We can now un­der­stand value drift to mean changes in ha­bit­u­a­tions or pat­terns of ac­tion over time. I re­al­ize some of my read­ers will throw their hands up at this point and say “why did we have to go through all that just to get back to where we started?!?”, but the point was to un­pack value drift so we can un­der­stand it as it is, not as we think it is. And as will be­come clear in the fol­low­ing anal­y­sis, that un­pack­ing is key to un­der­stand­ing why value drift seems an odd thing to worry about to me.

Values adrift

My ex­pla­na­tion of valu­ing im­plies that val­ues-as-things are af­ter-the-fact reifi­ca­tions drawn from the ob­ser­va­tion of ac­cu­mu­lated effects of in­di­vi­d­ual ac­tions, and as such val­ues can­not them­selves di­rectly drift be­cause they are down­stream of where change hap­pens. The changes that will be­fall these reifi­ca­tions that we call “val­ues” hap­pen mo­ment to mo­ment, ac­tion to ac­tion, where each par­tic­u­lar ac­tion taken will only later be ag­gre­gated to form a pat­tern that can be ex­pressed as a value, and even then that value ex­ists only by virtue of on­tol­ogy be­cause it is an in­fer­ence from ob­ser­va­tion. Thus when val­ues “drift” it’s about as mean­ingful as say­ing the draw­ings of con­ti­nents “drift” over ge­olog­i­cal time: it’s sort of true, but only mean­ingful so long as un­der­stand­ing re­mains firmly grounded in the phe­nom­ena be­ing pointed to, and un­like with maps of ge­og­ra­phy maps of mind are more eas­ily con­fused for mind it­self.

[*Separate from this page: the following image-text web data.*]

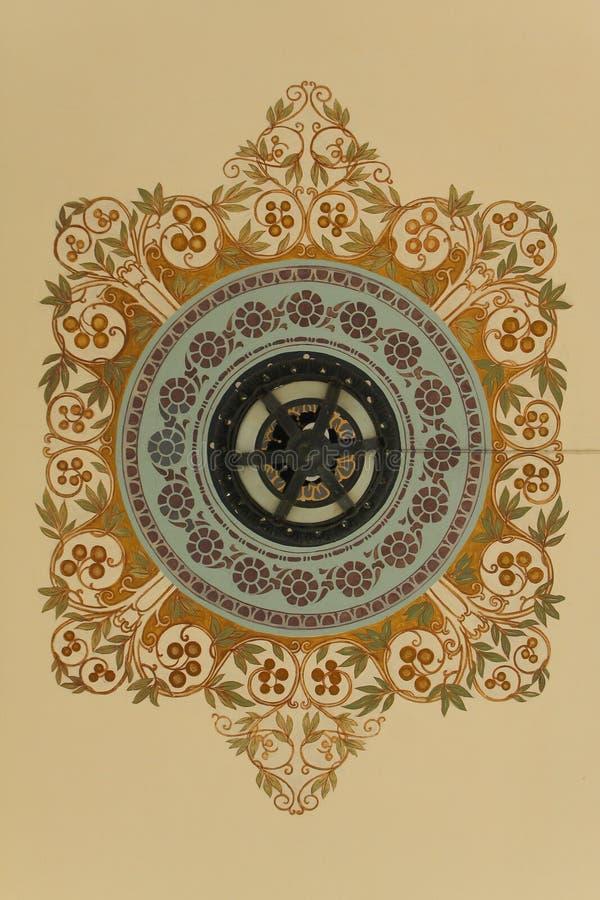 Detail von Blumen verziert im thailändischen königlichen Palast lizenzfreie abbildung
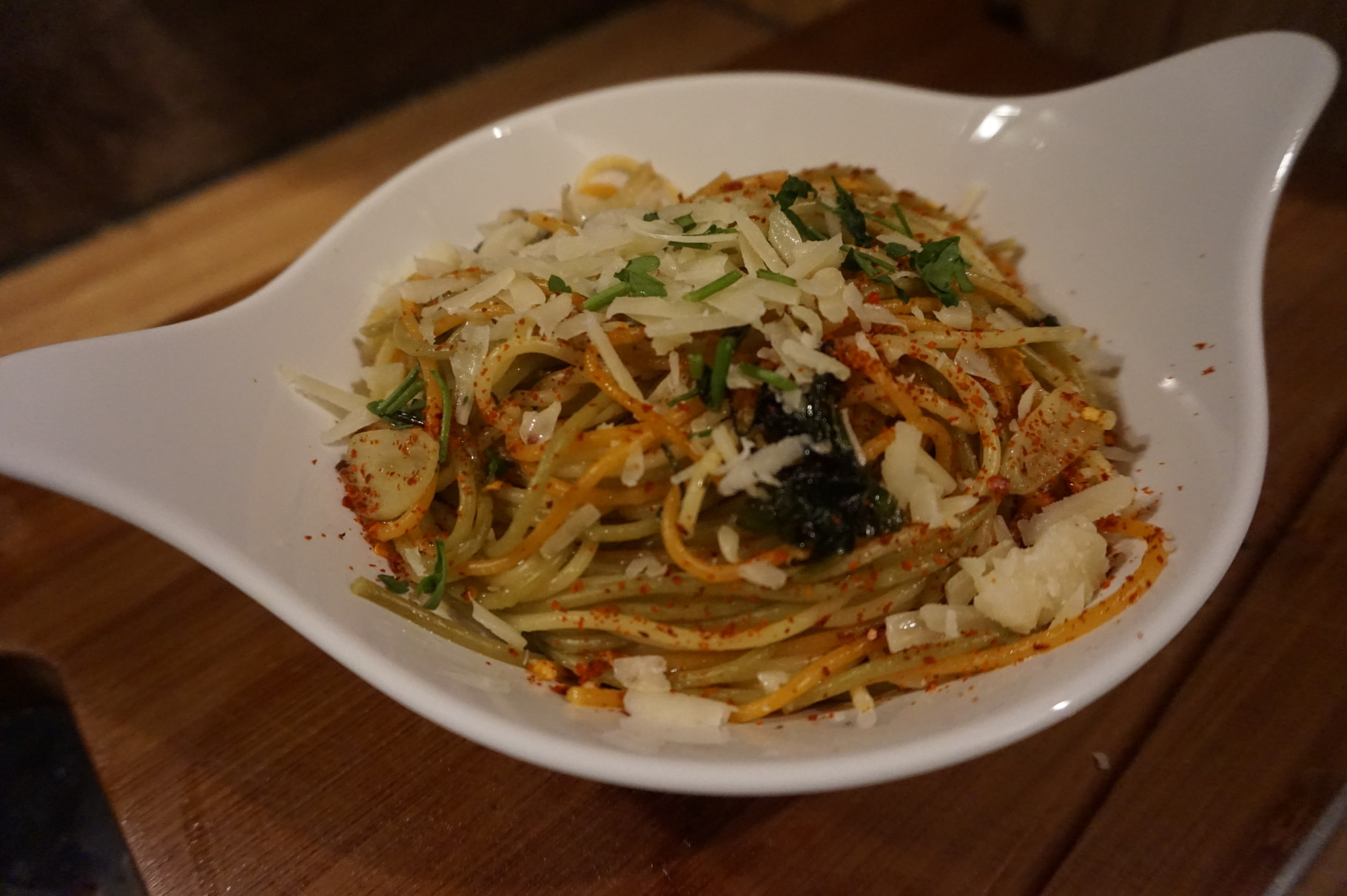 rezept spaghetti aglio e olio a la jamie oliver tuerkische rezepte foodblog. Black Bedroom Furniture Sets. Home Design Ideas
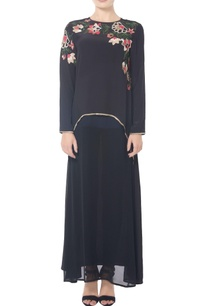 black-floral-long-tunic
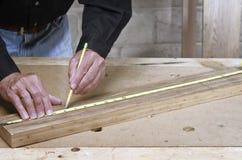 Hantverkare som mäter trä Royaltyfri Fotografi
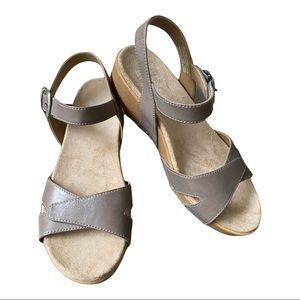 Dansko New Women's Sandal Laurie Leather Stone size 38
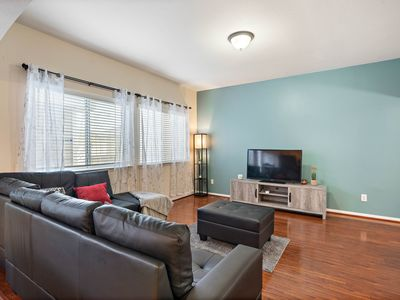 Photo for Cozy home near NRG stadium, Downtown and Midtown in H-TOWN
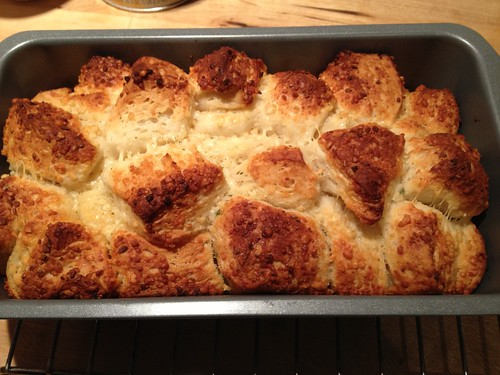 Picture of baked garlic parmesan monkey bread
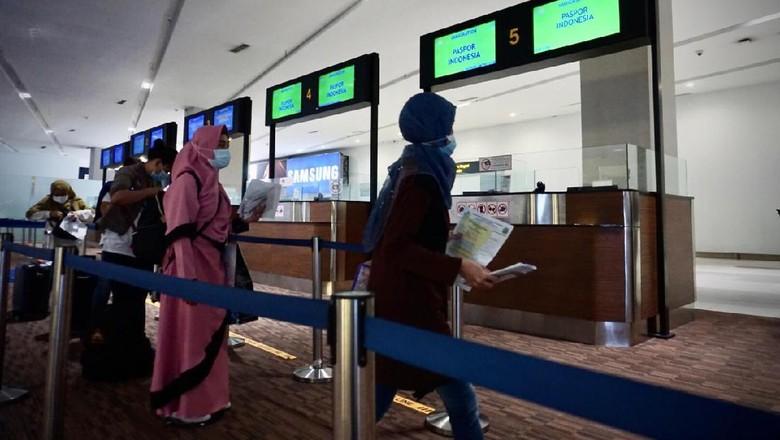 Peraturan Penutupan WNA ke Indonesia Berlaku Hari Ini, Pelaksanaan di Bandara Soekarno-Hatta Lancar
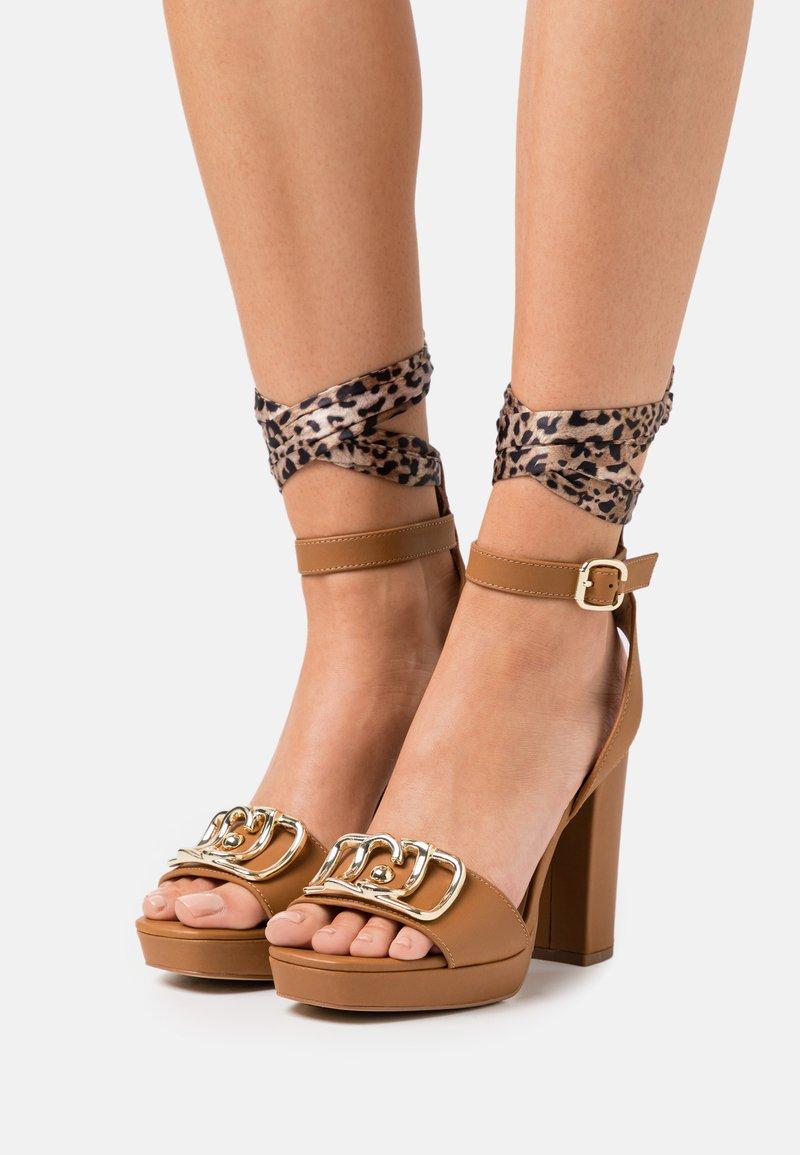 Liu Jo Jeans - HEBE  - Platform sandals - tan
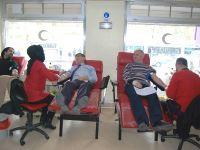 Öğretmenler kan bağışladı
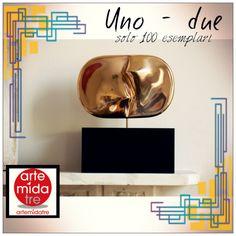 """""""Uno-Due"""" Scultura In Bronzo Rifinita A Mano Su Base In Legno Limited Edition - Solo 100 esemplari firmati e numerati!  Per distinguersi ➜ http://www.artemidatre.com/  #Arte #Scultura #Ornamento #Oggetto #Idea #Lusso #Art #ArtisticSkill #InstaArt #CasaModerna #Arredamento #Design #DesignModerno #Gallery #ArtGallery #Colore #UnoMenoDue #LimitedEdition #Prestigio #Bronzo #Legno"""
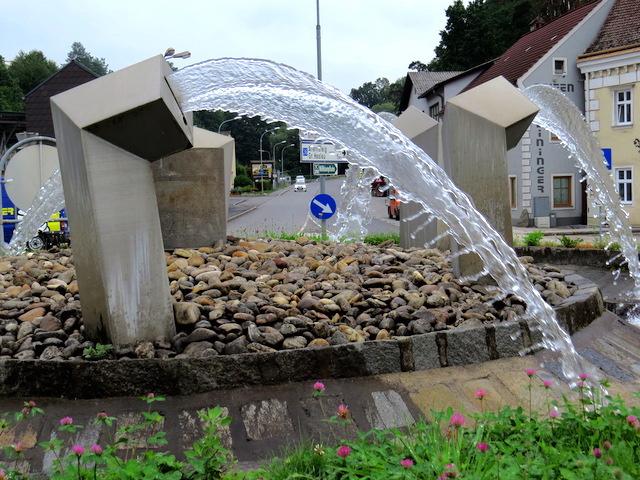 Kreisverkehr mit Brunnen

What in­stead drifts or changes are ac­tions, al­though say­ing they drift or change is wrought be­cause it sup­poses some sta­ble view­point from which to ob­serve the change, yet ac­tions, via the prefer­ences that cause us to choose any par­tic­u­lar ac­tion over all oth­ers, are con­tin­u­ously de­pen­dent on the con­di­tions in which they arise be­cause what we sense (value, judge, as­sess) is con­di­tional on the en­tire con­text in which we do the sens­ing. So it is only out­side the mo­ment, whether be­fore or af­ter, that we judge change, and so change is also on­tolog­i­cally bound such that we can find no change if we look with­out on­tol­ogy. In this sense change and drift in ac­tions and pat­terns of ac­tion ex­ist but are not real: they are in the map, but not the base ter­ri­tory.

Does that mat­ter? I think it does, be­cause we can be con­fused about on­tol­ogy, con­fu­sion can only arise via on­tol­ogy, and sens­ing/​valu­ing is very near the root of on­tol­ogy gen­er­a­tion, so our un­der­stand­ing of what it means to value is mostly con­tam­i­nated by valu­ing it­self! Cer­tainly by the time we put words to our thoughts we have already sensed and passed judge­ment on many phe­nom­ena, and that means that when we talk about value drift we’re talk­ing from a mo­ti­vated stance where val­u­a­tion heav­ily shaped our per­spec­tives, so I find it not at all odd that valu­ing would find a way to make it­self and its prod­ucts sta­ble points within con­cept space such that it would feel nat­u­ral to worry that they might drift, and that drift­ing and change in val­ues would evap­o­rate with­out sens­ing feed­back loops to prop them up!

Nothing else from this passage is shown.